Parts of the exercise
[1] According to the passage on costly legal writing errors, what share of claims did one professional negligence insurer in the United Kingdom attribute to drafting errors by lawyers?
[2] Duplicate the section of the passage on costly legal writing errors starting with "Lawyers are in" and going on through "with cautionary tales.".
[3] Write the next part of the passage on costly legal writing errors, picking up after its final sentence.

*** Text extract

Lawyers are in the business of communication and persuasion, and poor, imprecise, or even sloppy writing diminishes our abilities to effectively communicate and persuade. But if simply being better at two of the most important aspects of your job isn’t motivation enough, consider the costly consequences of poor legal writing. For example, one professional negligence insurer in the United Kingdom revealed that drafting errors by lawyers accounted for one out of every eight claims. And in a LexisNexis survey, 33% of respondents admitted to skipping proofreading on a regular basis. Drafting errors can change the meaning of a sentence, create ambiguities, and lead to both litigation and reputational damage for lawyers. Unfortunately, the case law abounds with cautionary tales.

The Andy Warhol Estate

Pop artist and cultural icon Andy Warhol once said that everyone will have their 15 minutes of fame. Unfortunately for his lawyer, Edward Hayes, infamy lasts even longer and costs a great deal. After Warhol’s death, one of the assets in his estate was Interview magazine. The estate sold it based on a down payment secured by a promissory note and a personal guaranty, payable not to the estate but to a company called Andy Warhol Enterprises, Inc. Unfortunately, Hayes had dissolved that company a week before the promissory note was signed, but had neglected to ensure that the guaranty was made payable to the estate (the promissory note had been revised, but not the guaranty). As a result, the guaranty required payment to a nonexistent entity. In the ensuing litigation, the court struck the promissory note and held that it was unenforceable. The $7 million balance owed to the estate was lost.

“For Want of a Comma, We have This Case”

That was the introduction in the First Circuit’s opinion in O’Connor v. Oakhurst Dairy, 851 F.3d 69 (1st Cir. 2017). The case involved truck driver employees of a dairy company in Portland, Maine, who alleged that they were owed years of unpaid overtime wages. The statute in question declared that overtime wasn’t due for workers involved in “the canning, processing, preserving, freezing, drying, marketing, storing, packing for shipment or distribution of: (1) agricultural produce; (2) meat and fish products; and (3) perishable foods.” Counsel for the truck drivers successfully argued that because there was no comma after “shipment” and before “or distribution,” the employees were owed overtime pay. If a comma had been there, the statute would have expressly ruled out those who distributed perishable foods. Although the district court ruled in the dairy’s favor, on appeal, the First Circuit held that the provision was ambiguous and so should be more liberally construed to give credence to the drivers’ interpretation. That ruling kept the $10 million lawsuit alive, and shortly thereafter, Oakhurst Dairy settled for $5 million.

This is hardly the only case that hinged on the Oxford comma. In one recent case, a federal district court in Virginia found that a warranty provision in a contract was unclear for inconsistent use of the Oxford comma and conjunctions. Source One, Inc. v. John Zink Co., LLC, 2021 WL 1626256 (E.D. Va. Apr. 27, 2021). In another case, use of the Oxford comma helped an Illinois judge to interpret a legislative act. Oommen v. Glen Health & Home Mgmt., Inc., 2020 WL 6822702 (Ill. App. Ct. 2020). And in Sullivan v. Abraham, a defamation case that involved interpretation of Texas’ anti-SLAPP statute, the Oxford comma also proved pivotal. The Supreme Court of Texas opined that “Although the use of the Oxford comma is not definitive, we agree that its use here together with the inclusion of the word “other” and the absence of the other comma . . . indicate the Legislature intended to limit the justice-and-equity modifier to other expenses.” 488 S.W.3d 294, 299 (Tex. 2016).

******
*** Supplied entries

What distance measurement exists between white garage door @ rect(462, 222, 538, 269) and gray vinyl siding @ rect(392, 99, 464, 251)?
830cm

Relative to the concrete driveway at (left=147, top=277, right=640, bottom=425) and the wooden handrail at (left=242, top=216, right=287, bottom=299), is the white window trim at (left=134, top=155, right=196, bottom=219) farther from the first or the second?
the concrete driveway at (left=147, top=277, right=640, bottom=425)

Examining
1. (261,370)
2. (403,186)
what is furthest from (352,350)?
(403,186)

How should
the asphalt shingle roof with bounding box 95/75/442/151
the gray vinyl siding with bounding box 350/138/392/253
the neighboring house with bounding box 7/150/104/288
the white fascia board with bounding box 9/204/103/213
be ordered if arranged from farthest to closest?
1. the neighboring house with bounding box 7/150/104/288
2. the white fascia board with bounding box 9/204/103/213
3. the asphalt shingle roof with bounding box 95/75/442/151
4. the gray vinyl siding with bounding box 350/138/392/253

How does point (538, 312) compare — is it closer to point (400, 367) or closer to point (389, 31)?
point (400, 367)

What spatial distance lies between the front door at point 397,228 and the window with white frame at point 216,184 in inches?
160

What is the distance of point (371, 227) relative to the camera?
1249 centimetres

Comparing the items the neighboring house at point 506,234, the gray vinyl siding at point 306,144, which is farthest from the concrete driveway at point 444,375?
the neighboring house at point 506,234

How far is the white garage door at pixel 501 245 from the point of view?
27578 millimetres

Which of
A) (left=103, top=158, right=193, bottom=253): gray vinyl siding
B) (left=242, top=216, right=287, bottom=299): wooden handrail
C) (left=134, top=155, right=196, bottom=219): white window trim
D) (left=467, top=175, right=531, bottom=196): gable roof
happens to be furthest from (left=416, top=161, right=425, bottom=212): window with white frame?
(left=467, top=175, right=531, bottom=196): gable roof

******

The replies
[1] One out of every eight claims.

[2]
Lawyers are in the business of communication and persuasion, and poor, imprecise, or even sloppy writing diminishes our abilities to effectively communicate and persuade. But if simply being better at two of the most important aspects of your job isn’t motivation enough, consider the costly consequences of poor legal writing. For example, one professional negligence insurer in the United Kingdom revealed that drafting errors by lawyers accounted for one out of every eight claims. And in a LexisNexis survey, 33% of respondents admitted to skipping proofreading on a regular basis. Drafting errors can change the meaning of a sentence, create ambiguities, and lead to both litigation and reputational damage for lawyers. Unfortunately, the case law abounds with cautionary tales.

[3]
Proofread, Proofread, Proofread

Carelessness can be costly for lawyers and their clients. In December 2005, Mizuho Securities Co., a division of one of the largest national banks in Japan, tried to sell shares of a recruiting company on the Tokyo Stock Exchange. But instead of offering simple shares for 610,000 yen apiece, a drafting error resulted in the sale of 610,000 shares for 1 yen apiece. In less than a day, the company lost almost $340 million. In 2006, two Canadian telecommunications companies, Rogers Communications and Bell Aliant, went to court over the wording of a contract to replace utility poles around the country. The dispute stemmed from a single sentence: “This agreement shall be effective from the date it is made, and thereafter for successive five (5) year terms, unless and until terminated by one year prior notice in writing by either party.”

Each side had a different interpretation, based on the comma placement after “five (5) year terms”: Bell Aliant argued that the simple year’s notice of termination applied at any time, while Rogers maintained that it only applied after the first five-year term ended. This difference was significant, since Rogers had originally contracted in 2002 to lease the poles from Bell Aliant at a cost of $60 (Canadian) per pole. By 2004, the cost was nearly twice that, and Bell Aliant voted (understandably) to renegotiate at the newer and higher price. Rogers naturally didn’t want to do so. Courts and regulatory authorities had a tough time as well, with a regulatory agency, CRTC, initially ruling in Aliant’s favor in the $2.3 million dispute. On appeal, Rogers eventually prevailed when justices compared a counterpart French language version of the contract.

Professional negligence claims don’t happen in a vacuum. The errors in drafting, careless or nonexistent proofreading, and imprecise or ambiguous writing that can lead to costly litigation for clients can also come back to bite the lawyers. On the flip side, litigation can be avoided entirely, or minimized by well-crafted documents that prevent opponents from taking advantage of an ambiguity or error to support a position that conflicts with the parties’ original understanding. And even when litigation is inevitable, well-drafted documents can lower litigation costs by circumventing procedural disputes over things like indemnifications, choice of law, and forum and venue selection. Better writing = happier clients + fewer claims.


John Browning is a partner at Spencer Fane LLP and is a former justice on Texas’ Fifth Court of Appeals. He is the author of 5 books and hundreds of legal articles, and has won numerous legal writing awards. He is the Vice President of Scribes, the American Society of Legal Writers.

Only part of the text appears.